Set the listing down unchanged, minus every embedded image.

PROVIDED MATERIAL:
===

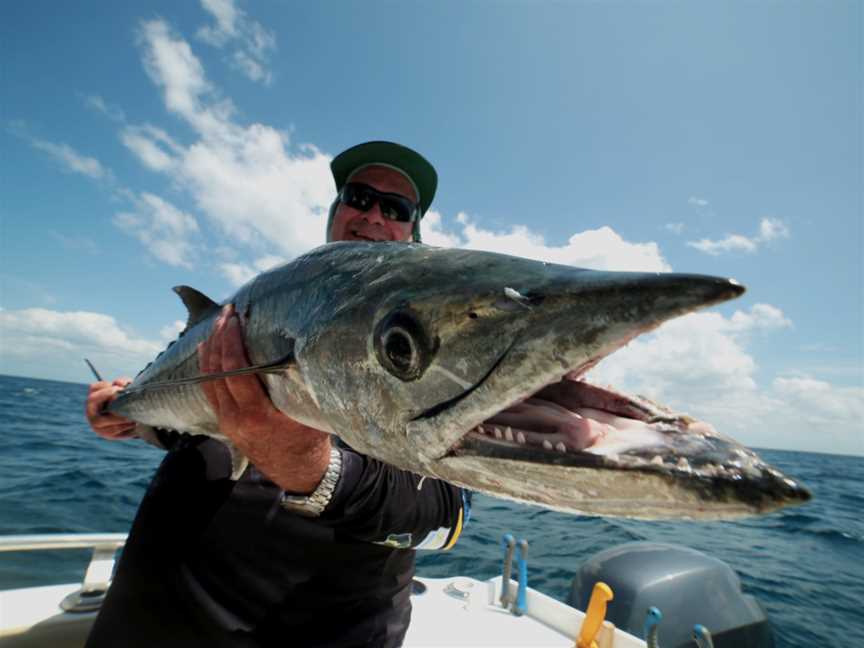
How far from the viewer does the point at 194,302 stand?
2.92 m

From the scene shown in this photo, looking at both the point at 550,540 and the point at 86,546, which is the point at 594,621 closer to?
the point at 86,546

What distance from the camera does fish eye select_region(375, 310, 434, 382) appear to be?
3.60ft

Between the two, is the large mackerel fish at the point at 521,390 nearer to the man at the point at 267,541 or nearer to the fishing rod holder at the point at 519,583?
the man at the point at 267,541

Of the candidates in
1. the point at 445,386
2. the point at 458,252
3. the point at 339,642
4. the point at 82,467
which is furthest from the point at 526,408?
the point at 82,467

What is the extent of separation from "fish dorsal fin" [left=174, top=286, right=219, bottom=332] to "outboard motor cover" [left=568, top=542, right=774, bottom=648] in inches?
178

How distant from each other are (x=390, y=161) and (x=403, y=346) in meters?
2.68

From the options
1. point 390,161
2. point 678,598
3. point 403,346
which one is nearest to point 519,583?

===

SOLUTION BELOW:
How far from the viewer does the point at 194,302 stand?
2.92 m

From the scene shown in this photo, looking at both the point at 550,540 and the point at 86,546, which is the point at 594,621 closer to?
the point at 86,546

What distance from the camera does fish eye select_region(375, 310, 434, 382) appear to be?
3.60ft

Between the two, is the large mackerel fish at the point at 521,390 nearer to the man at the point at 267,541 or nearer to the fishing rod holder at the point at 519,583?
the man at the point at 267,541

Of the candidates in
1. the point at 445,386
2. the point at 458,252
3. the point at 339,642
4. the point at 82,467
which is furthest from the point at 526,408?
the point at 82,467

What is the extent of separation from "fish dorsal fin" [left=174, top=286, right=219, bottom=332] to "outboard motor cover" [left=568, top=542, right=774, bottom=648] in inches?
178

How distant from each other are (x=390, y=161) and (x=403, y=346) in meters?
2.68

From the options
1. point 390,161
2. point 678,598
3. point 403,346
which one is nearest to point 519,583?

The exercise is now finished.